---------- SELECTED PASSAGE

Mr. and Mrs. Smith -- Not


Arrrggh...Can we talk? We've come so far lately. And then, along comes supposedly intelligent Vivian Miller, *dedicated CIA counterintelligence analyst,* Mother of the Year, and possibly the worst thing to ever happen concerning our female representatives in the Intelligence Community. Authors love to give us beautiful, supposedly smart women that make incredibly dumb decisions, I get it--movie producers are probably thumbing through their index cards of beautiful sexy leading ladies as I write this. I know most of you will like this one; I liked it -- a little bit. But, every now and then I have to kick myself while reading, and Need to Know gave me that opportunity, to exercise my acrobatic moves while reading.

I'm not going to nitpick and lambast, and don't mean to dissuade anyone interested in this book because I was mindlessly entertained, while I pulled my hair out. I did stick it out through to the finish, which I don't do if I am offended or absolutely hate a book. However, I won't be picking up the obvious sequel (and Jason Matthews need not worry about any competition). Let me stress, it moved along well, kept me wondering, and would probably be a decent TV movie. Though most of the dialogue is Vivian's emotional distress, the crux of the story comes down to what we would do for our children -- or what impossible extremes we would face to keep our vision of a loving happy family together, especially when that ideology conflicts with the ideology of our profession.

--------------------

PROBLEM SET ->
[a] In the book review, who does the reviewer say need not worry about any competition?
[b] Repeat the part of the book review between "Mr. and Mrs." and "moves while reading.", inclusive.

---------- RECORDED DATA

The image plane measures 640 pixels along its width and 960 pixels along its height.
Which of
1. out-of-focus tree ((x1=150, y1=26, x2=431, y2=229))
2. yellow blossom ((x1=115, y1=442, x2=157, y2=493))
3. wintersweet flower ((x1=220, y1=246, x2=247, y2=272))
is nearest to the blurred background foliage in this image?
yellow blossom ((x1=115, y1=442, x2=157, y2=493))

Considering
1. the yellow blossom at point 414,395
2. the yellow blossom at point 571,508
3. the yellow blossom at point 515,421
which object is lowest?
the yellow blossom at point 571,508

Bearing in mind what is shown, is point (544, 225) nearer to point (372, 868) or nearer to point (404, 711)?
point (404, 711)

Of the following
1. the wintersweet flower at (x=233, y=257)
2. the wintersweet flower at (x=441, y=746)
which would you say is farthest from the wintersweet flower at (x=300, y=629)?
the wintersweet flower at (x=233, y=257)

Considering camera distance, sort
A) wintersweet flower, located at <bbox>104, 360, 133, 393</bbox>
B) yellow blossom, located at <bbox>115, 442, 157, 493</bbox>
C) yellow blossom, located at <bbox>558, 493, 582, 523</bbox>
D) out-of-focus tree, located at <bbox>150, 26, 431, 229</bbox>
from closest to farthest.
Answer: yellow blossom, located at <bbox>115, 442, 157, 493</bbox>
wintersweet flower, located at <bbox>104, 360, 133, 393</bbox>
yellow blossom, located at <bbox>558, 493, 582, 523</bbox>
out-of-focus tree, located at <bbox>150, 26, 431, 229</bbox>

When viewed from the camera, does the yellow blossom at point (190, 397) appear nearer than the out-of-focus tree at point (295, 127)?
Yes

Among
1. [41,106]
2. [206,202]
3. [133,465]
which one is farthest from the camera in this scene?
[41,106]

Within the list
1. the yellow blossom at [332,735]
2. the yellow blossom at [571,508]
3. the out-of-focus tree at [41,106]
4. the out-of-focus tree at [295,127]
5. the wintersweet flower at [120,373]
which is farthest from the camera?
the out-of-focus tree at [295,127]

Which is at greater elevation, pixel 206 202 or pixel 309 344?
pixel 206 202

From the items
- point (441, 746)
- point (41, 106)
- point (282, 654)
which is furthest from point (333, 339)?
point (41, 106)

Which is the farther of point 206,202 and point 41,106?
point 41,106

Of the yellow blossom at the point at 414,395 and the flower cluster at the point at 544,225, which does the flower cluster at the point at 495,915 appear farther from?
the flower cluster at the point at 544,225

--------------------

SET OF ANSWERS ->
[a] Jason Matthews

[b]
Mr. and Mrs. Smith -- Not


Arrrggh...Can we talk? We've come so far lately. And then, along comes supposedly intelligent Vivian Miller, *dedicated CIA counterintelligence analyst,* Mother of the Year, and possibly the worst thing to ever happen concerning our female representatives in the Intelligence Community. Authors love to give us beautiful, supposedly smart women that make incredibly dumb decisions, I get it--movie producers are probably thumbing through their index cards of beautiful sexy leading ladies as I write this. I know most of you will like this one; I liked it -- a little bit. But, every now and then I have to kick myself while reading, and Need to Know gave me that opportunity, to exercise my acrobatic moves while reading.